→ **Texto de estudo**:

==========

A polícia francesa está a realizar nesta terça-feira, dia 3 buscas nos escritórios da rede social X, em Paris, no âmbito de uma investigação judicial alargada que envolve a plataforma detida por Elon Musk. A operação decorre sob a coordenação da Procuradoria de Paris, com o apoio da Europol.
Segundo o Ministério Público francês, Elon Musk, proprietário da X, e a antiga diretora-executiva da empresa, Linda Yaccarino, foram notificados para responder a questões no âmbito do processo e convocados para audiências marcadas para o dia 20 de abril. Vários outros funcionários da plataforma deverão igualmente ser ouvidos como testemunhas entre 20 e 24 de abril de 2026.
A investigação teve início em janeiro de 2025 e incide sobre suspeitas de uso abusivo do algoritmo da X e de extração fraudulenta de dados, alegadamente praticadas pela empresa ou por responsáveis da plataforma. Em comunicado divulgado nas redes sociais, a Procuradoria de Paris confirmou o alargamento do inquérito na sequência de denúncias relacionadas com o funcionamento do Grok, o sistema de inteligência artificial associado à rede social.

==========

→ **Dados fornecidos**:

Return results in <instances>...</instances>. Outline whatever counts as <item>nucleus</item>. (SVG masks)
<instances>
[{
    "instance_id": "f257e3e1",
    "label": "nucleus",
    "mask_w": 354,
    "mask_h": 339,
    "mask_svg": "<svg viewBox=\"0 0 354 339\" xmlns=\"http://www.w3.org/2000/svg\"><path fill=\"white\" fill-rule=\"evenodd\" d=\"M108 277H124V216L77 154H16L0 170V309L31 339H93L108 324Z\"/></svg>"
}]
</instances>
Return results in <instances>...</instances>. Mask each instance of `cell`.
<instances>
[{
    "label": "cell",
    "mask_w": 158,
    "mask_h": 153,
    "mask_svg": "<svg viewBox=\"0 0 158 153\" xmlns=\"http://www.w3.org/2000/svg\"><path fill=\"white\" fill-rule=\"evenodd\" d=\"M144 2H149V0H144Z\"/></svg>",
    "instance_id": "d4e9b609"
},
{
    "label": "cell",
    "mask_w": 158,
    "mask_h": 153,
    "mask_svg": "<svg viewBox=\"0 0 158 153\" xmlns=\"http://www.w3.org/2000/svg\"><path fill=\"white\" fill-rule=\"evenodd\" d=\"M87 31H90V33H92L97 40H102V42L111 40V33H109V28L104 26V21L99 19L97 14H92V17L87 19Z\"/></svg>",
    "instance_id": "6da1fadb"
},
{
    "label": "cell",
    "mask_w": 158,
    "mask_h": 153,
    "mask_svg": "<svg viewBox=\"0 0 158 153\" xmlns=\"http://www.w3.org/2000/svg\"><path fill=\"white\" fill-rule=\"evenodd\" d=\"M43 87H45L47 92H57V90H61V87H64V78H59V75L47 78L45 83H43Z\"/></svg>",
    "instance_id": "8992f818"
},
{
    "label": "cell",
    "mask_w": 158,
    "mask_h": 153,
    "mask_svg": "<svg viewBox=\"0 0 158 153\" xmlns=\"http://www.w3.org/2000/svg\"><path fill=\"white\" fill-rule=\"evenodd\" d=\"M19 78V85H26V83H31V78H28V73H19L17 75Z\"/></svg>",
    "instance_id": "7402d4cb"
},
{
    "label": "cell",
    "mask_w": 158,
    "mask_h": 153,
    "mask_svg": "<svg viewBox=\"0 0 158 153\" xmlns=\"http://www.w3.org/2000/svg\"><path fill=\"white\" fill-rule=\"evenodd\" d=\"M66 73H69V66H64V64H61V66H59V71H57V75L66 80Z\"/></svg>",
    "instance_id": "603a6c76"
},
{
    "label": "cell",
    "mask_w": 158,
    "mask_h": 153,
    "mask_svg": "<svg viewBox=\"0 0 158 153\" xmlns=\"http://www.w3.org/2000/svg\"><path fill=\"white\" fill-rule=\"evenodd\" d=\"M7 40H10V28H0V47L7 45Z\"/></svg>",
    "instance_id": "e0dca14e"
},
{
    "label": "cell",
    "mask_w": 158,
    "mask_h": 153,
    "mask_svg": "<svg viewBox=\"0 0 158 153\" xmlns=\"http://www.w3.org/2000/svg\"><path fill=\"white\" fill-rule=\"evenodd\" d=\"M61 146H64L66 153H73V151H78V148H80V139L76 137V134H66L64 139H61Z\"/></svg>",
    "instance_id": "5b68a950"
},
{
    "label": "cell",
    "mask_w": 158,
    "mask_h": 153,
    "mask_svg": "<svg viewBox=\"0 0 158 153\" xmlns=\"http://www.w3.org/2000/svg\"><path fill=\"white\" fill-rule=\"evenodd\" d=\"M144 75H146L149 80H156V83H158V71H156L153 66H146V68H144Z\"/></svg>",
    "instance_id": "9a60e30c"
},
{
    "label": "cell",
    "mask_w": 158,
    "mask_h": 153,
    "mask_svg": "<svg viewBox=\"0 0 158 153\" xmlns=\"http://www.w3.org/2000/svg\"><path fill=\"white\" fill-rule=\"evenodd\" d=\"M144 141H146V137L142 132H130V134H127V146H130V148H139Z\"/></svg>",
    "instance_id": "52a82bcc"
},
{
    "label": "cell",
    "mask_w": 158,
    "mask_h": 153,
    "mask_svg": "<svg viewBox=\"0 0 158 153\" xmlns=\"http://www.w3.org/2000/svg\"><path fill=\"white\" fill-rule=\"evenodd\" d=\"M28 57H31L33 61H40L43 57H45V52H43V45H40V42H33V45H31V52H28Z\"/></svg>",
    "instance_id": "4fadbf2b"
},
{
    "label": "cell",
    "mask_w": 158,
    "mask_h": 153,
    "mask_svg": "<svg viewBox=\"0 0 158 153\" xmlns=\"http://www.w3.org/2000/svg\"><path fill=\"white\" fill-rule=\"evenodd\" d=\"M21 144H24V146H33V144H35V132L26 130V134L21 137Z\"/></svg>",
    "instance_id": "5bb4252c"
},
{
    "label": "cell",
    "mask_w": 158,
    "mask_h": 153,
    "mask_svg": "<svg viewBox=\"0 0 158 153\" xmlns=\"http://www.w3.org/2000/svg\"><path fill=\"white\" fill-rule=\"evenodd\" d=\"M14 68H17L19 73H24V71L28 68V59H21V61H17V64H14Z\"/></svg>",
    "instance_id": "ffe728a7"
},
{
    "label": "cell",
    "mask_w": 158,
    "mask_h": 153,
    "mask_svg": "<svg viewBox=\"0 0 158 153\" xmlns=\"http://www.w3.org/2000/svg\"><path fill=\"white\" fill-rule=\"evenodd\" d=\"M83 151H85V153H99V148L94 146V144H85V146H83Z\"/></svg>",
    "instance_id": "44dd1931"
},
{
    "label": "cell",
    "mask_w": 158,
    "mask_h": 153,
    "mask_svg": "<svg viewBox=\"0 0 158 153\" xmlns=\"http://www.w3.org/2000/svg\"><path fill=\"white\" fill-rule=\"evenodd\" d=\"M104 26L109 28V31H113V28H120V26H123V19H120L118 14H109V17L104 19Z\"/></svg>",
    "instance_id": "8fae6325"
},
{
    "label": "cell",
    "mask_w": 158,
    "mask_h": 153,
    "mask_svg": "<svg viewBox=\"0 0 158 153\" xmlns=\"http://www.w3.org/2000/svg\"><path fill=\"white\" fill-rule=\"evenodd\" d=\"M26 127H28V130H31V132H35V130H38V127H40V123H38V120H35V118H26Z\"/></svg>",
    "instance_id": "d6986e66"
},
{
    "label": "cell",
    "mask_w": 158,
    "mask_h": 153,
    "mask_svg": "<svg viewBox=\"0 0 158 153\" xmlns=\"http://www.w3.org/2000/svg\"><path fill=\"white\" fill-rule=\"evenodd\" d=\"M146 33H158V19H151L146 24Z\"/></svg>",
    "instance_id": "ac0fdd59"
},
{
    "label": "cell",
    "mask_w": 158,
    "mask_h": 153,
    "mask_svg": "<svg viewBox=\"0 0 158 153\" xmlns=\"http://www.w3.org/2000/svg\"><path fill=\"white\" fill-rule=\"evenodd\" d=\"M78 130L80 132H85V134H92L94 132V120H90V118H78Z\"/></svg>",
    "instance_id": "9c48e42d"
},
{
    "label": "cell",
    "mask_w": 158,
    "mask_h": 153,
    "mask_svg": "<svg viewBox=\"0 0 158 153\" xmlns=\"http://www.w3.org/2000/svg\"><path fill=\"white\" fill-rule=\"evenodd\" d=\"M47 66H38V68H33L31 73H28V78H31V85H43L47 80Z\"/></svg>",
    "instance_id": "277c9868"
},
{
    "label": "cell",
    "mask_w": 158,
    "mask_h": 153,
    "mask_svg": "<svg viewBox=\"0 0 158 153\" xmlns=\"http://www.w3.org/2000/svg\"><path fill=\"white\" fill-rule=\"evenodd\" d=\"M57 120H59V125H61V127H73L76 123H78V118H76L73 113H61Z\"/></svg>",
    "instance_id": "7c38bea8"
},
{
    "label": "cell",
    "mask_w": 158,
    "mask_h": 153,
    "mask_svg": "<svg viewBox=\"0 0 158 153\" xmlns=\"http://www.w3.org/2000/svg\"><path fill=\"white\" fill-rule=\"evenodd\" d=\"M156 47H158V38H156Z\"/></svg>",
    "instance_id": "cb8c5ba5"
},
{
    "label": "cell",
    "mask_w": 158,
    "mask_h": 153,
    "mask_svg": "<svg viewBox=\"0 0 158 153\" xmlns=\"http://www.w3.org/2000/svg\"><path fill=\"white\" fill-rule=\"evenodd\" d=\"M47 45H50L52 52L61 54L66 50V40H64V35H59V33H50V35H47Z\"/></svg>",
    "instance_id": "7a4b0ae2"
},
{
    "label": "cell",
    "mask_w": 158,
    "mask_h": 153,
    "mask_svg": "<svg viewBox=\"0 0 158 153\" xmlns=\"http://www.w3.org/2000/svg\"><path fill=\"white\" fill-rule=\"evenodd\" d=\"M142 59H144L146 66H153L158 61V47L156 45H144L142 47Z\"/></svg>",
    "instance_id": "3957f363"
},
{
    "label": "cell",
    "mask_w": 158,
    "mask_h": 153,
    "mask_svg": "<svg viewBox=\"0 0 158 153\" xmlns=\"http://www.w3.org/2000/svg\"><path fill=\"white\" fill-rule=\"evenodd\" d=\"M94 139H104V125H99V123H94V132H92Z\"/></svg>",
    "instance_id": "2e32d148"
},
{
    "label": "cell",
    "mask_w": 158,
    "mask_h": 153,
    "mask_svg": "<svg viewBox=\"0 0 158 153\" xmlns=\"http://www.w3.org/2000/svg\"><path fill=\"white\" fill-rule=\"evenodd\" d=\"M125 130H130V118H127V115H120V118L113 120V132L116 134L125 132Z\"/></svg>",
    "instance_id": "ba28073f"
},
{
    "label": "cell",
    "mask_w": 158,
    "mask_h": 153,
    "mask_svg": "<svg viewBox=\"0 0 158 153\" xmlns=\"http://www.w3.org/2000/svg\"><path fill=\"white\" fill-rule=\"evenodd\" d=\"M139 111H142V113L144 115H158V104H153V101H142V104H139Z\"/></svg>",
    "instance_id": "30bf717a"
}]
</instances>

==========

→ **Tarefas obrigatórias**:
• a. Traduza para inglês a frase «A operação decorre sob a coordenação da Procuradoria de Paris, com o apoio da Europol.», retirada do texto sobre a investigação à rede social X.
• b. Por favor, prossiga o texto sobre a investigação à rede social X a partir da última frase.
Estes dados têm outra origem.

→ **Respostas**:
• a. The operation is being carried out under the coordination of the Paris Prosecutor's Office, with the support of Europol.

• b.
As autoridades judiciais francesas estão a apurar a eventual prática de vários crimes, entre os quais cumplicidade na posse, distribuição ou disponibilização organizada de conteúdos pornográficos envolvendo menores, difamação através de conteúdos manipulados digitalmente (deepfakes de natureza sexual), negação de crimes contra a humanidade, extração fraudulenta de dados de sistemas informáticos, falsificação do funcionamento de sistemas automatizados e exploração ilegal de uma plataforma online por um grupo organizado.
Até ao momento, a empresa não reagiu oficialmente às diligências. Recorde-se que, em julho, Elon Musk rejeitou as acusações iniciais, classificando a investigação como “politicamente motivada” e negando qualquer manipulação do algoritmo da plataforma.
Por seu lado, a Procuradoria sustenta que a operação tem como objetivo garantir que a X cumpre a legislação francesa e europeia aplicável às plataformas digitais, nomeadamente no que respeita à proteção de dados, ao combate a conteúdos ilegais e à responsabilidade das empresas tecnológicas.